Until fairly recently my opinion began and ended at, “Huh, bald chick.” I’ve been married for a long time and apart from my wife I simply don’t think of women in the varying terms of attractiveness (unless they are at extreme ends of the spectrum, and then it’s more of a curiosity). That is why I chose the, “My opinion doesn’t matter” option.
My daughter has colored her hair for so long I don’t even know what she looks like naturally. She did it “because YOLO,” and she’s always had the devil-may-care attitude to rock the color. I’ve gotten used to coming home from work and seeing bright red, bubblegum, blue, purple, green, black… But I got home a couple weeks ago and thought, “Huh, bald chick. Wait, what?” She’s reasonably attractive and gets told so fairly often. She doesn’t care for the attention and finally had enough, so she scooped up my clippers after school and just buzzed it all off to the scalp. It took some getting used to, but I’ve noticed it IS harder to focus on her looks. When you interact with her now, it’s just her. Not who her hair says she is. And frankly, it’s awesome. Brave, maybe, but only because she has nothing to hide behind now.

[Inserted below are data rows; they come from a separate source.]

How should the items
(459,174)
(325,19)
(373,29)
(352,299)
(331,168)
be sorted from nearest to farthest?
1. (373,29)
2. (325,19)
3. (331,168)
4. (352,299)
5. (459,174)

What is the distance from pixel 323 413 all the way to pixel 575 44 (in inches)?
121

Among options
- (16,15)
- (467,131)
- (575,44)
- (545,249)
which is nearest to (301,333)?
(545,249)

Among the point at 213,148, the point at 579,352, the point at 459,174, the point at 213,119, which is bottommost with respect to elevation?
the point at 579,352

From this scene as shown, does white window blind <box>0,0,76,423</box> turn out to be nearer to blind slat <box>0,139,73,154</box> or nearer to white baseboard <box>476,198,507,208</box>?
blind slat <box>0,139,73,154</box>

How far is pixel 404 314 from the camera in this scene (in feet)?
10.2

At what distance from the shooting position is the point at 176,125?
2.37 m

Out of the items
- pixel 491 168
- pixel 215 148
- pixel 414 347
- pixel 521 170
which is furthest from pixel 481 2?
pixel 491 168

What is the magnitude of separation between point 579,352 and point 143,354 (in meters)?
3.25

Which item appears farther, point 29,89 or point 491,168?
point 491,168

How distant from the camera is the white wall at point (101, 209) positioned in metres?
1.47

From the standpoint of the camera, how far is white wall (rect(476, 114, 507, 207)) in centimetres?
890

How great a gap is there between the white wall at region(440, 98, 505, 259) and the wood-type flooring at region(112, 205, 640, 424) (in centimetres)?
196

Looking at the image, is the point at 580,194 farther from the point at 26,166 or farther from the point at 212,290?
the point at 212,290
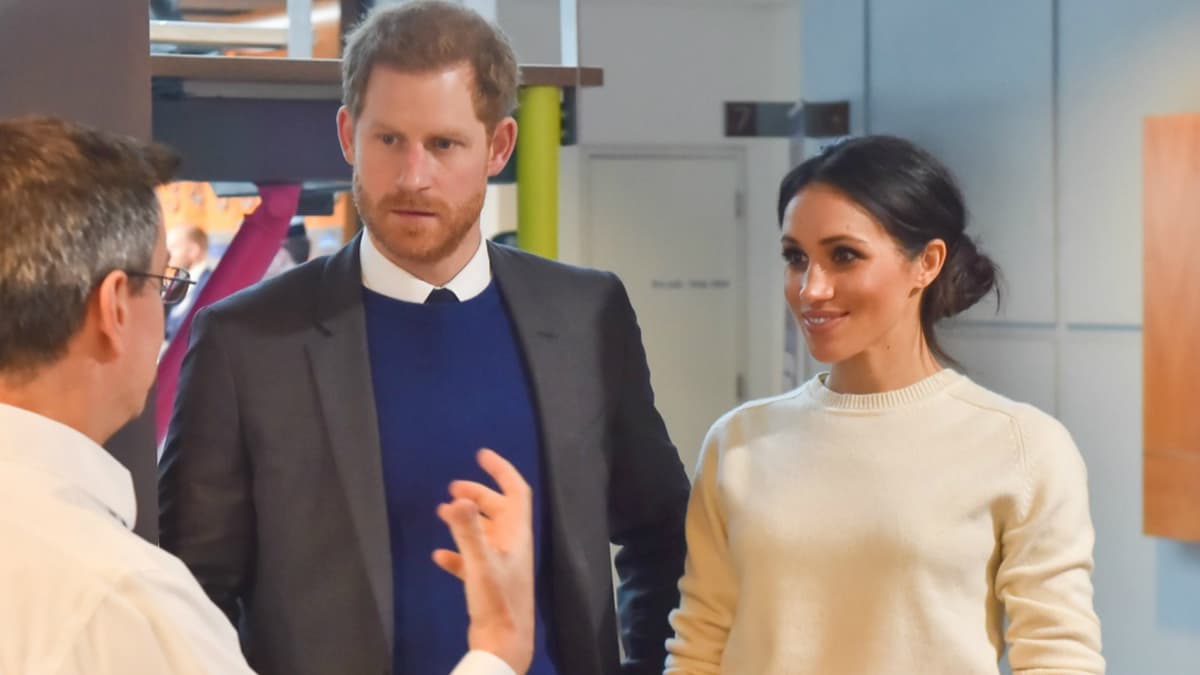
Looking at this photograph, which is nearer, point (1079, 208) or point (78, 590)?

I think it’s easy to take for granted how much of your identity is wrapped up in your locks, and thus how easy it can be to manipulate what others see when they look at you. Shorn head says, “This is me. Deal.”
As a person who is currently bald courtesy of chemo, I think it’s odd how emotionally vested people are in re to what strangers do with their hair. Even before I became bald, I just didn’t pay attention to strangers that much to care. Maybe it’s my age because the older I get, the less opinionated I am.
Since losing my hair, I’ve opted to wear chemo caps, which are basically cotton skull coverings. I did try on a few wigs because I have some formal events coming up, but felt ridiculous in them. Plus they are hotter than hell to wear and I’m menopausal already. No thanks.
In the 2 months that I’ve been bald, only a few people (all older women) have commented on it. One woman, a cancer survivor herself, told me repeatedly how “courageous” she thought I was for not wearing a wig, because she couldn’t even look at HERSELF in the mirror bald. I think she thought that she was paying me a compliment, but it felt pretty offensive because she was basically saying that a woman without hair is UGLY.
I can’t wait to see how courageous she’s going to think I am this summer when I ditch the chemo caps altogether. Because as soon as my hair grows over an inch (long enough to color), I’m ditching the hats. If some people have a problem with it, or think that I’m not attractive, well, I seriously don’t care. Ditto if I choose to get a double mastectomy and forego implants…even though I’m sure that some people will be completely mystified how a woman who still considers herself attractive would ever choose to NOT have boobs, even if they were fake.
The way I see it, I’ll do what I want to do with my body. And you can do what you want with yours. If you feel the need to judge me, well that’s a personality flaw that you really should work on correcting.
Sorry to hear about the cancer & chemo, Lisa. Good luck to you.
As for the lady in your story, she may have been saying bald=ugly. She might also have just assumed her own horror was normal and universal, and that you too had a problem with the hair loss. Commiseration.
My assumption is she either has medical issues or psychological issues. Or wants to avoid being seen as a woman who would be a target for harassment (I believe this was sineads motivation, to avoid sexual harassment). Or wants to avoid a drug test (Britney spears).
If there are women who have been physically and mentally healthy who shaved their heads, I haven’t met them.